De games van Tale of Tales zijn dan ook niet bedoeld als commerciële titels: het zijn interactieve kunstwerken. “Er wordt tegenwoordig veel gepalaverd over de vraag of games kunst kunnen zijn”, zegt Samyn. “Maar die vraag is irrelevant. De echte vraag is: kun je een kunstwerk maken van een game? En het antwoord daarop is ja: eender welk object – een ladder, een automobiel, een brood – is al getransformeerd geweest tot een kunstwerk. Dus waarom games niet?”

Het opzet van de games die Tale of Tales maakt is dan ook iets heel anders dan wat men gewend is van commerciële games. The Endless Forest is bijvoorbeeld een multiplayergame waarin elke speler een hert is. In opvolger The Graveyard (2007) bestuurt de speler een oud besje dat over een kerkhof wandelt en mijmert over leven en dood. De speler voelt de fragiliteit van het oude vrouwtje omdat hij haar moet besturen. The Path (2009) is een hervertelling van het Roodkapjessprookje en jongleert met thema’s als puberteit en zelfcontrole. Fatale (2009) exploreert de hedendaagse Middenoostenpolitiek van westerse mogendheden via de legende van Salomé. En met de iPhone-app Vanitas (2010) wordt op de ijdelheid van de moderne technocraat gedrukt.

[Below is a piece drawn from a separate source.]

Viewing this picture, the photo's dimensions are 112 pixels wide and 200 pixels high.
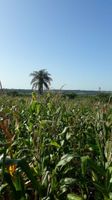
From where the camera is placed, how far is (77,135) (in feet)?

Volgens Samyn hebben videogames meer weg van klassieke kunstvormen dan van moderne, conceptuele kunst. “Het medium breidt onder meer het concept van landschapsschilderijen uit”, zegt hij. “Het levert een wereld waarin de kijker zich kan onderdompelen. We houden ook van de manier waarop het medium ambiguïteit creëert. We zijn niet geïnteresseerd in één boodschap: we willen dat de speler centraal staat, en zichzelf exploreert door middel van de game.”

www.tale-of-tales.com

Andere niches

Larian en Tale of Tales werden Belgiës voornaamste exportmerken door een goed omlijnde doelgroep te kiezen, maar ook de kleinere gamebedrijven richten zich bij voorkeur op een niche. Bovendien zijn er een paar Belgische bedrijven die de game-industrie slechts zijdelings raken.

– Browsergames: Het Antwerpse Grin maakt ondertussen al jaren games die rechtstreeks in een webbrowser kunnen worden gespeeld, en profiteert nu van het feit dat die gamevorm de laatste twee jaar een technologische zevenmijlsstap heeft genomen.

– Shovelware: Gamefabrikanten Neopica uit Gent en Visual Impact uit Aalst blinken uit in bandwerkgames voor de Nintendo DS en Nintendo Wii, die meestal in opdracht van een kleinere, Europese uitgever worden gemaakt.

– Technologieproviders: Het Leuvense EyeTronics levert gezichtsanimaties voor internationale superproducties als het recente Medal of Honor en het nog te verschijnen Max Payne 3.

– Spin-offs: De gameopleiding Digital Arts and Entertainment aan de Kortrijkse campus van de Howest-hogeschool startte onlangs een spin-off op, DAE Studios, om interessante eindwerken verder te exploiteren.

– Prototypes: Het Kontichse Preview Studios zet in opdracht van andere gamebedrijven op enkele mandagen tijd een game-idee om in een werkend prototype, zodat de game-ontwerper in essentie weet of zijn idee speelbaar genoeg is.

Ronald Meeus

” Eigenlijk verwedden we iedere keer de tent op de nieuwe game die we op de markt brengen.”